8 Limitations and Future Work
Our methodology and analysis focused on correlations across metrics rather than the causal impact of particular predictors on specific outcomes. Future work can examine true effect sizes and predictive models for each individual outcome in this study to help platforms identify the best predictors of key success outcomes. In addition, our choice of using a therapy platform, 7 Cups of Tea, as a research site may limit our analysis to platforms of this type. We urge practitioners to use our findings with caution when applying them to mental health sub-communities on social media or topical platforms such as Breastcancer.org. Design choices in the development of these platforms such as public and private channels, the use of conversation threads versus chats, and illness-specific user needs may change our understanding of what outcomes are important.

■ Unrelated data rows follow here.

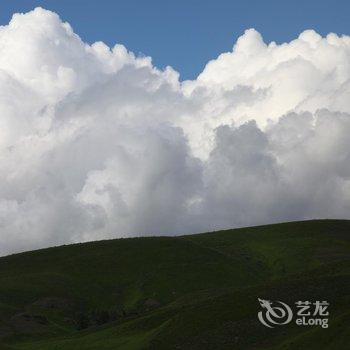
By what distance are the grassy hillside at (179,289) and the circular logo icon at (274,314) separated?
1.08m

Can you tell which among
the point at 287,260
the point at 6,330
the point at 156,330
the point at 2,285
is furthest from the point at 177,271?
the point at 156,330

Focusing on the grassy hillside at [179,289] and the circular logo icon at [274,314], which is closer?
the circular logo icon at [274,314]

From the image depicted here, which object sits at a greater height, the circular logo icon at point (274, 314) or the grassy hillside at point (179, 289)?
the grassy hillside at point (179, 289)

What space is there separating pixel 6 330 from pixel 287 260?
6784 centimetres

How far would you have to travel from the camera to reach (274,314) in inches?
→ 2869

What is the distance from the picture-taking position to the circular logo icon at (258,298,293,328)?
71.0 metres

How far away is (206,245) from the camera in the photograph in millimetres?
172750

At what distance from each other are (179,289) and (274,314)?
2614 inches

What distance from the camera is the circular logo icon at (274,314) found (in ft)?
233

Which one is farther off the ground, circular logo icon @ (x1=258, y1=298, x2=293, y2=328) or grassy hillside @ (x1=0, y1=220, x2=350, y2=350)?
grassy hillside @ (x1=0, y1=220, x2=350, y2=350)

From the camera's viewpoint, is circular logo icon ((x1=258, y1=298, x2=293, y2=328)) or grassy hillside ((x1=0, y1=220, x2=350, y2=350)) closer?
circular logo icon ((x1=258, y1=298, x2=293, y2=328))

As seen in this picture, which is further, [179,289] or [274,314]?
[179,289]

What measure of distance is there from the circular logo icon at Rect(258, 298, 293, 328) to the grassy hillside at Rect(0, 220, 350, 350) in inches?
42.7

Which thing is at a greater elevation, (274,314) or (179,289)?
(179,289)
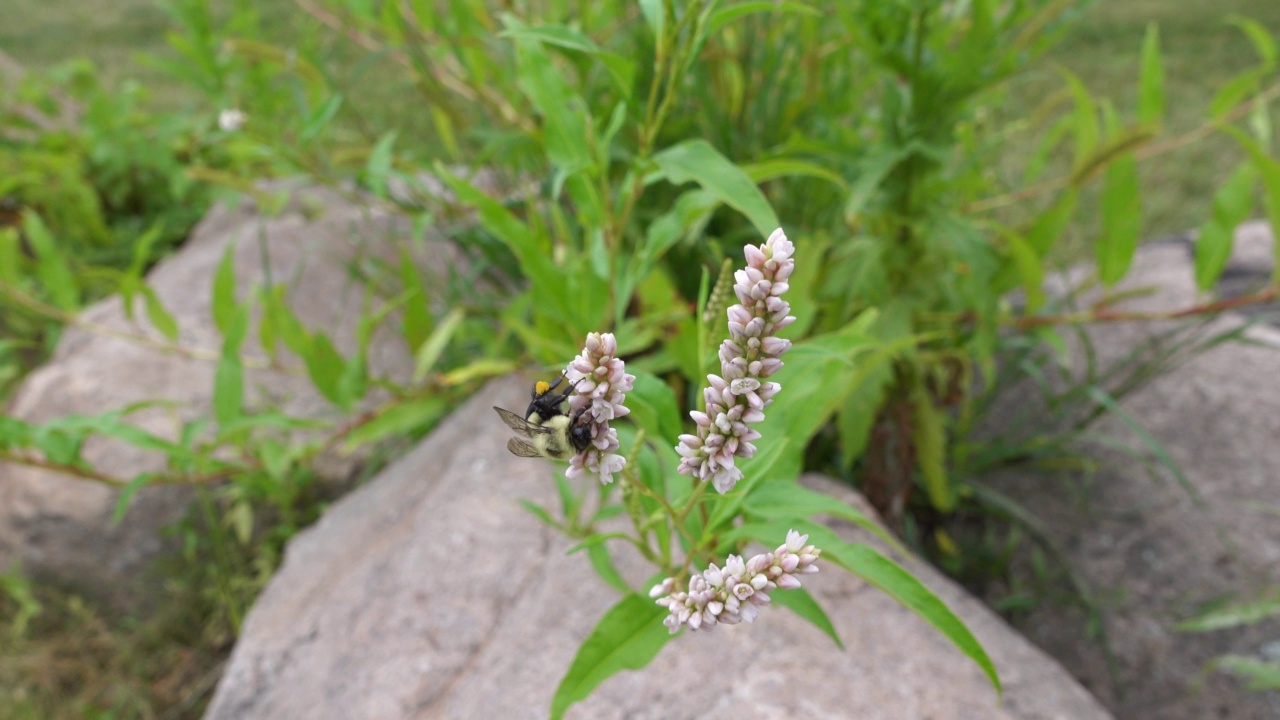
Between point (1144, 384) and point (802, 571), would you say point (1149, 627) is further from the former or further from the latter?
point (802, 571)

Future work can help validate the usefulness of our triangulation methodology by using a similar distinction between construct levels and methods of measurement to identify meaningful outcomes on OMHPs. In this study, follow-up and rating showed opposite relationships with member self-disclosure and linguistic style matching, which suggests additional nuances in measured construct despite sharing the same relationships with all other predictor variables at the conversation level. There is also room to expand the construct levels to include turn-based metrics. In this study, hearts were used as a control variable for participation in a conversation on 7 Cups but were not used as an outcome measure. It is unclear what a turn-level metric means within the context of peer counseling, unlike in social media where hearts or likes represent positive sentiment and shallow engagement with a post [
54]. Although [
61] has investigated turn-level predictors of online counseling satisfaction, turn-level outcomes do not appear to be understood in the context of online peer counseling.
9 Conclusion
In this study, we examined two research questions around whether triangulating across multiple outcomes provides novel insights for finding counseling success indicators and whether previously reported predictor variables of counseling success track multiple outcome metrics consistently. We answer these questions by modeling the relationship between previously reported linguistic predictors of effective counseling with four outcomes: retention in the community, following up on a previous session with a counselor, users’ evaluation of a counselor, and changes in users’ mood. Our findings suggest that community retention and conversational outcomes are relatively independent, follow-up and rating capture two complementary measures of conversation progress, and mood outcomes show little relationship with proposed predictors of counseling success. To the best of our knowledge, this paper is the first to systematically triangulate four outcome measures at different construct levels to examine effective peer counseling on therapy platforms. Our work shows that research on peer counseling benefits from a systematic approach to outcome measurement that prior work in the literature has not always been fully clear in defining. Based on our findings, we raise questions and discuss future directions for interdisciplinary research on OMHPs.